TASK PROMPT: Retype the rows below, starting at the line containing "Which choice from" and ending at the line containing "9289 millimetres", with both of those lines included.

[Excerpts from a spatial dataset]
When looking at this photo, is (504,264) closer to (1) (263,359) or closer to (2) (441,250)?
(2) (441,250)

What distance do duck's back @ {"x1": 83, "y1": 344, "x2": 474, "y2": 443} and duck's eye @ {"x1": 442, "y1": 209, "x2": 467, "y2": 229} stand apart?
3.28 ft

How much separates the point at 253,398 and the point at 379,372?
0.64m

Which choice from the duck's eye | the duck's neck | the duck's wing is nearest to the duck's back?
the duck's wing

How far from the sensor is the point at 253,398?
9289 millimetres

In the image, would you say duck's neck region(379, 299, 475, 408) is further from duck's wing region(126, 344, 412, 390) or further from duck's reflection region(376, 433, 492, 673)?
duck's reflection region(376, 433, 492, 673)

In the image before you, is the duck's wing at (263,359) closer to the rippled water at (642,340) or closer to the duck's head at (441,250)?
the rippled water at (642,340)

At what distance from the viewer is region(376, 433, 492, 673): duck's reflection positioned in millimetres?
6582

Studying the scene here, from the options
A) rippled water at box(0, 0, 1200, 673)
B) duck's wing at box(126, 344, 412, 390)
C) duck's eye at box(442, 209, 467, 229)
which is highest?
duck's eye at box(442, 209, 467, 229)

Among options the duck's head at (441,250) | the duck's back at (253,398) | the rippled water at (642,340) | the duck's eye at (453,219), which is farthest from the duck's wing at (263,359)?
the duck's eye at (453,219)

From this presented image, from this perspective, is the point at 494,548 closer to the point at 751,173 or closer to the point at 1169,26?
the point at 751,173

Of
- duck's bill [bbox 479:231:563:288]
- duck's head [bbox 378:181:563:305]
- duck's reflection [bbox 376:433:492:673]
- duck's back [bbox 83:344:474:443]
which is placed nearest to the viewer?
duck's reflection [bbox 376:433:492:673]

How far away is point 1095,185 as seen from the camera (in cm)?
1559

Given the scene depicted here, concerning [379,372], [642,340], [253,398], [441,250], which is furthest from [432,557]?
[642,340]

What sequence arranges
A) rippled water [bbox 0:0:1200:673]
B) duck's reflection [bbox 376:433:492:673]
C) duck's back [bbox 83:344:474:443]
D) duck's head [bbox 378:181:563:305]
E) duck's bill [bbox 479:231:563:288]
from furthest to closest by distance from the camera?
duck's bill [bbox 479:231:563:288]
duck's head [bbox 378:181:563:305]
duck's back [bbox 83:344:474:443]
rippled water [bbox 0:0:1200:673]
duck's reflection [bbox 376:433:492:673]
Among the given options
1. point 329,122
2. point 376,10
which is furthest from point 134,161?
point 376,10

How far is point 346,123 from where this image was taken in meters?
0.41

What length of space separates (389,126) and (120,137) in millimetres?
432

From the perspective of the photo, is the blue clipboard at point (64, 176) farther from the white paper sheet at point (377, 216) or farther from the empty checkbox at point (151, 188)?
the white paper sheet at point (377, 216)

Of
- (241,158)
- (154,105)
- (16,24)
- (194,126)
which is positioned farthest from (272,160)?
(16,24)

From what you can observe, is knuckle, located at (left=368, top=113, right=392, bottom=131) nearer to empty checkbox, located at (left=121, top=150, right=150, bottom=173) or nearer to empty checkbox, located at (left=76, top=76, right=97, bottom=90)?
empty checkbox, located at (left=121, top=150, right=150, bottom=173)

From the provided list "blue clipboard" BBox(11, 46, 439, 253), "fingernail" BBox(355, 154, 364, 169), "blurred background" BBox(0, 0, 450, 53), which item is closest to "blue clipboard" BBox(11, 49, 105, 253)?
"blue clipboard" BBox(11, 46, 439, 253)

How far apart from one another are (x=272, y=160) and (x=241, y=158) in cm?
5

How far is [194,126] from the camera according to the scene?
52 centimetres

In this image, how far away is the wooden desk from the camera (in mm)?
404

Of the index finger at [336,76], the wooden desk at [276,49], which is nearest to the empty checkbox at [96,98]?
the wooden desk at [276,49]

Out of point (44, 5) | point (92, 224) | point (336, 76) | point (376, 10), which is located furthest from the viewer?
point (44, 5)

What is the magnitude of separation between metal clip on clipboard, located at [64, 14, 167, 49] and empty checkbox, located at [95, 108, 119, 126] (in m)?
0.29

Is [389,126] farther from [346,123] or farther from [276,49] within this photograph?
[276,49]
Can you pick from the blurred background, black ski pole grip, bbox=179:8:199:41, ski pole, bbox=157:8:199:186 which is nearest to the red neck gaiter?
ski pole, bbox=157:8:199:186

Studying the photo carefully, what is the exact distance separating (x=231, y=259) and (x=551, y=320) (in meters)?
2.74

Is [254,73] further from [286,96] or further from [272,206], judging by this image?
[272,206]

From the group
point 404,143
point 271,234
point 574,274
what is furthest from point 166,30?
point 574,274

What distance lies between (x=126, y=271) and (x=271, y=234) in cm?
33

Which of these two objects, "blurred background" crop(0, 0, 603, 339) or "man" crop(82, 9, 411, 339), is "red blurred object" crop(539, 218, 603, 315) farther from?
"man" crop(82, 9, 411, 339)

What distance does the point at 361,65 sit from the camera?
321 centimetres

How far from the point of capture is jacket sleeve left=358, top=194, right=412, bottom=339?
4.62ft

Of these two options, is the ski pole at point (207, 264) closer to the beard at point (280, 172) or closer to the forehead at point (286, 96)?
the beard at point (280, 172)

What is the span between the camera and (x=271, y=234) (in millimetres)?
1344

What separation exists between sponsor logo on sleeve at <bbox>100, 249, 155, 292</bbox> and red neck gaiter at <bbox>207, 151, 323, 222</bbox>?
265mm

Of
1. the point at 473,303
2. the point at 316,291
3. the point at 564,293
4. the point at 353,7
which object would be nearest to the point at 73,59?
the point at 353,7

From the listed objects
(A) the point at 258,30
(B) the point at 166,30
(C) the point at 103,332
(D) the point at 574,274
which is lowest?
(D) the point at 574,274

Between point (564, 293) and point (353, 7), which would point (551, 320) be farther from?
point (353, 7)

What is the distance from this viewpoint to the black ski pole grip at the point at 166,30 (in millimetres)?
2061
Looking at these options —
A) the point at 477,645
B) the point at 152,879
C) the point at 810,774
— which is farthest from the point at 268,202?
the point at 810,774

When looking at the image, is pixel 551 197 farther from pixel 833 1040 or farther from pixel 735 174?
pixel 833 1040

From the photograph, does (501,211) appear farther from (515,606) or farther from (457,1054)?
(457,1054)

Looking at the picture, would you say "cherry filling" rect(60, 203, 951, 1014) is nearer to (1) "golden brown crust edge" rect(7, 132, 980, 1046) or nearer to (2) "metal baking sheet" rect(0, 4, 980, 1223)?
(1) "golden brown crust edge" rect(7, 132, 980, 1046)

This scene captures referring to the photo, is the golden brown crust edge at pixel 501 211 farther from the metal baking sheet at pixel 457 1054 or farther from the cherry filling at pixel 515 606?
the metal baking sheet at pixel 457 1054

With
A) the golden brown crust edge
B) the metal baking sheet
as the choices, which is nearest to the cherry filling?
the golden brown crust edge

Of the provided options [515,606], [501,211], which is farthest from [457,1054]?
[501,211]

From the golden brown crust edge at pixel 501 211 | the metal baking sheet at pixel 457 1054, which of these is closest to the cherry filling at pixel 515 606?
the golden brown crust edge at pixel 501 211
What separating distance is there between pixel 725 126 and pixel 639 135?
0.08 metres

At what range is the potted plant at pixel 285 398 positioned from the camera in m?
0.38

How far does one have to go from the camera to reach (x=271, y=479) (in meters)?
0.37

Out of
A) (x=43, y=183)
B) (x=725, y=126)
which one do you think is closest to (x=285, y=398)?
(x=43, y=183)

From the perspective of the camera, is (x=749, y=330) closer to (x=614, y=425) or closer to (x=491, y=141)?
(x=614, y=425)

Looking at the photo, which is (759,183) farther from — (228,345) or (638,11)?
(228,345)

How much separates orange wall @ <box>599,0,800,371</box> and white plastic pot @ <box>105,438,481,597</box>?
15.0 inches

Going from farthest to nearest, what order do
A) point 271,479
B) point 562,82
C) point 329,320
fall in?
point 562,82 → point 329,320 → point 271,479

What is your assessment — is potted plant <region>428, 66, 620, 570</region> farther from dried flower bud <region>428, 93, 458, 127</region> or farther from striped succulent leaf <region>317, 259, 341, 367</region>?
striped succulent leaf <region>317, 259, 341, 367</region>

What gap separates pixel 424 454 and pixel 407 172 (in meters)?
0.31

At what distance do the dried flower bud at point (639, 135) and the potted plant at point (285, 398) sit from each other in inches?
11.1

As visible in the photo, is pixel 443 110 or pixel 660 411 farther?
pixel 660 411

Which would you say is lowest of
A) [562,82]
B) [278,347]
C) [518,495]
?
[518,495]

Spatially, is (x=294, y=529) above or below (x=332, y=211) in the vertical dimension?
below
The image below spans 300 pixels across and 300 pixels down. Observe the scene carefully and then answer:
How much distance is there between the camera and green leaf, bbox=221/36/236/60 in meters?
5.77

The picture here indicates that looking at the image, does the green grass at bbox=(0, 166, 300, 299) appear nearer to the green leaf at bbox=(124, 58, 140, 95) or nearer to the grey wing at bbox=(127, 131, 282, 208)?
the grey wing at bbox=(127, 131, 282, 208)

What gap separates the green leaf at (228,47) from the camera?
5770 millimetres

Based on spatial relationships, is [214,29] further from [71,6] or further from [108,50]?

TASK ANSWER:
Which choice from the duck's eye | the duck's neck | the duck's wing is nearest to the duck's back?
the duck's wing

How far from the sensor is the point at 253,398?
9289 millimetres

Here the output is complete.